Question about panning

SvartSomSynd

New Metal Member
Feb 20, 2011
10
0
1
Gävle, Sweden
Hello, I have tracked 2 guitar tracks on a song, but hardpanning them left & right splits up the harmonized riffs very hard and they don't interact with each other the way I want, is the only proper solution to this quadtracking? I feel two tracks are enough, but I want the harmonies to sort of bond like they would if I played them in mono

:kickass:
 
One solution would be to quadtrack:

Harmony a1 = 100% L
Harmony b1 = 100% R

Harmony a2 = 50-70% R
Harmony b2 = 50-70% L

If you want to only use the existing two tracks you could try sending them into a very short delay or short reverb with very little to no pre-delay and pan that quite narrow or mono.

EDIT: I'll add that IMO you'd be just fine using the tracks as they are, hard-panned. Nice wide stereo image and separation between guitar parts. :)
 
One solution would be to quadtrack:

Harmony a1 = 100% L
Harmony b1 = 100% R

Harmony a2 = 50-70% R
Harmony b2 = 50-70% L

If you want to only use the existing two tracks you could try sending them into a very short delay or short reverb with very little to no pre-delay and pan that quite narrow or mono.

EDIT: I'll add that IMO you'd be just fine using the tracks as they are, hard-panned. Nice wide stereo image and separation between guitar parts. :)

Looking into keeping two on L/R, quadtracking is too much work, and I'm really harsh on myself in tracking = twice the pain :mad: :D

I realized too it kind of works with the separation, it's not as bad as I anticipated
 
I've actually reached the conclusion that it is possible to have too many guitar layers in a mix and am now considering just deleting a bunch of them if they don't really add anything to the music. It's hard for me as the guitarist/songwriter to do that, but less really can be more. After all, there is a bass guitar in there.

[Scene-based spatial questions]
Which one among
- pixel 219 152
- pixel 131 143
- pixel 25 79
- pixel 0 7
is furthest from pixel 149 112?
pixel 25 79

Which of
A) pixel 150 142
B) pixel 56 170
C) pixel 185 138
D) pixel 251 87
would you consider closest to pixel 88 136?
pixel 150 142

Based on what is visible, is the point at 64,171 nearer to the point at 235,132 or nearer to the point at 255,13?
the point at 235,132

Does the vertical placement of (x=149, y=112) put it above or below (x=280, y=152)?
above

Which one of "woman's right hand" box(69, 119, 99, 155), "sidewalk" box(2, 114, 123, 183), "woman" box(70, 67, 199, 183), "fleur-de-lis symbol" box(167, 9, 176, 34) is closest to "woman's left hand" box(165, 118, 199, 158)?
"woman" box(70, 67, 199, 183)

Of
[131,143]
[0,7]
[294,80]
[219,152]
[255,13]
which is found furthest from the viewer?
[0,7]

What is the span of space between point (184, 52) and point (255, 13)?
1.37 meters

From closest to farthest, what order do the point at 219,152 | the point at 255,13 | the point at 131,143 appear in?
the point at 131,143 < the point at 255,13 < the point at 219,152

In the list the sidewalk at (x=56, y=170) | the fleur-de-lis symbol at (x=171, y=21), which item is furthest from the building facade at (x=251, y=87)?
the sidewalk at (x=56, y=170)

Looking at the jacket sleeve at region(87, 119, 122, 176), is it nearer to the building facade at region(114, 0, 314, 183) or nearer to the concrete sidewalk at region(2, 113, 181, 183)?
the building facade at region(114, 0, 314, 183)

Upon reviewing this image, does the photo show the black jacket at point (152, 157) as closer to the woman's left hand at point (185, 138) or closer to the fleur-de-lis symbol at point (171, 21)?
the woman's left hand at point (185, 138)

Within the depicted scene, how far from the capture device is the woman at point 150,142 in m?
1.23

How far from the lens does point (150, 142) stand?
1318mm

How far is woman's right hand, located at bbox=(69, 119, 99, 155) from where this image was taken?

* _What to do_
**A.** In the thread on guitar panning, how far is Harmony a2 panned in the suggested quadtracking setup?
**B.** From the thread on guitar panning, output the passage that starts at the words "I've actually reached" and stops after "guitar in there.".

* _Replies_
**A.** 50-70% right.

**B.**
I've actually reached the conclusion that it is possible to have too many guitar layers in a mix and am now considering just deleting a bunch of them if they don't really add anything to the music. It's hard for me as the guitarist/songwriter to do that, but less really can be more. After all, there is a bass guitar in there.